Dans l'univers du roman

Irlande du Nord


Belfast

Le rôle des femmes


Sur l'IRA et le Sinn Fein


Musique

jeudi 16 mars 2023

AMY JO BURNS – Les femmes n'ont pas d'histoire – Éditions Sonatine 2021

 

L'histoire

Nous sommes dans la Rust Belt, région montagneuse des Appalaches (USA). Wren, adolescente désœuvrée, habillée de vieux vêtements reprisés vit dans une cabane. Elle n'est pas scolarisée, et vit entre son père pasteur à la fois charismatique et possessif, sa mère Ruby, femme désabusée qui n'a pu vivre ses rêves et Ivy, la voisine qui doit s'occuper d'un mari alcoolique et de ses cinq enfants. Ces deux mères ont bien eu des rêves de jeunesse, d'un avenir meilleur, mais elles n'ont pas pu. Wren, elle, croit à son destin et à la possibilité d'échapper à cette communauté qui distille un mauvais whisky, loin de la modernité et du confort. C'est à l'occasion du décès de sa mère qu'elle va comprendre les secrets cachés et trouver une voie à sa vie.



Mon avis

A lire ce roman, on se croit à la fin du XVIIIème siècle. Mais il n'en est rien, il est bien de nos jours (écrit en 2020) et correspond bien à la ligne éditoriale des éditions Sonatine.

La Rust Belt était une région riche grâce à ses ressources en minerais (charbon et fer) et drainait toute une industrie qui s'est petit à petit effondrée après la deuxième guerre mondiale. La région en elle-même s'étendait de la Pennsylvanie au Michigan, de la Virginie occidentale au Wisconsin. Ici nous sommes tout au nord de la Virginie Occidentale, sur le versant ouest des Appalaches. Mais le temps à fait son œuvre, les mines ont été désertées, la région est polluée, sinistrée économiquement, et vit en autarcie, oubliée du reste du monde.

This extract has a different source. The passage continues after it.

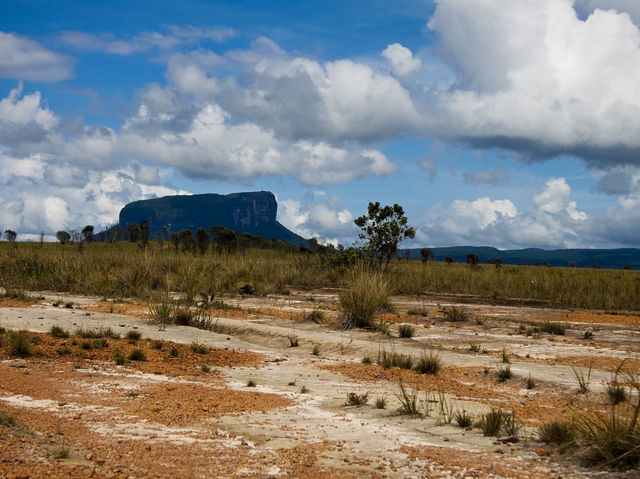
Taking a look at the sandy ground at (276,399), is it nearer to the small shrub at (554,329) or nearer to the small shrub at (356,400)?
the small shrub at (356,400)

Alors les habitudes sont prises. Le patriarcat règne, le moonshine (un mauvais whisky distillé localement et vendu en contrebande) fait des ravages et les histoires individuelles semblent identiques. Les femmes sont confinées à la maison, aux tâchés ménagères et à l'éducation limitée des enfants. Les maris sont violents, toujours alcoolisés et tyranniques.

Ainsi est le père de Wren, qui se dit pasteur, joue avec des serpents venimeux (une pratique d'autrefois dont il use pour renforcer son pouvoir de gourou), et fixe des règles qui lui conviennent, surtout celles d'enfermer sa fille dans cette cabane sans électricité, tout comme il y a enfermé sa mère. Ruby essaye discrètement d'encourager sa fille à fuir cette vie où les femmes portent des robes longues qu'elles cousent elle-même, pour cacher leurs jambes. Et pour nourrir la famille, elles se débrouillent comme elles le peuvent en cultivant une mauvaise terre où en épargnant quelques billets ici et là.

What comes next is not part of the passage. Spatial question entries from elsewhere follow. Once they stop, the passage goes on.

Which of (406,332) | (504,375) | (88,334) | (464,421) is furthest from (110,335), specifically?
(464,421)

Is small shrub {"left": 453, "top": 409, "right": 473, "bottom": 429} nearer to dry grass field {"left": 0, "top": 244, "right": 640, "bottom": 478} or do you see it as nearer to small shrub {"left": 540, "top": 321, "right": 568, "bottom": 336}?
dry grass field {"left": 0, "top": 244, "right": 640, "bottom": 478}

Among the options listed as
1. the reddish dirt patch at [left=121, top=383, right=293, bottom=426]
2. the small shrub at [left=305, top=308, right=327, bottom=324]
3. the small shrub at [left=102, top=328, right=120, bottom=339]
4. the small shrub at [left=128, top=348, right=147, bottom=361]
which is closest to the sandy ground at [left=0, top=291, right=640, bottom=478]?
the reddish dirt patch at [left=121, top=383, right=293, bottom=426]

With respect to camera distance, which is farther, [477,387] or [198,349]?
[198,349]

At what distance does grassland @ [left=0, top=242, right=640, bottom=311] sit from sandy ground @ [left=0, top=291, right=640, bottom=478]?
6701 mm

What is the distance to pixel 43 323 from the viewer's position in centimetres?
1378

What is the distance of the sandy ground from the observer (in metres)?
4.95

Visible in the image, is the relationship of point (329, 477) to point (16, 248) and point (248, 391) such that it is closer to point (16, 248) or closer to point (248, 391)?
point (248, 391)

Le récit, à l'écriture juste est divisé en quatre parties. C'est Wren qui prend la parole puis on passe au récit de sa mère puis de son amie Ivy, leurs jeunesses qui éclaire le présent. Les infortunes de ces femmes prisent dans l'engrenage du faux amour (manipulée pour Ruby, assumée par Ivy qui ne veut pas laisser son amie seule). Dans la dernière partie, Wren prend connaissance des secrets familiaux et décide alors de son avenir.

Ces personnages de femmes sont touchantes de véracité et de forces cachées, forcément attachantes. Et surtout ce premier roman nous éclaire sur cette région des Appalaches, coupée de monde. Les services de l’État sont inexistants : les infrastructures sont en mauvais état, les écoles et hôpitaux sont loin et n'ont cure de cette poignée d'habitants, reclus dans les montagnes, loin des smart-phones et du politiquement correct. La pollution tue, et dans le passé, pour toucher une pension lors de la mort accidentelle d'un mineur, les femmes devaient se prostituer.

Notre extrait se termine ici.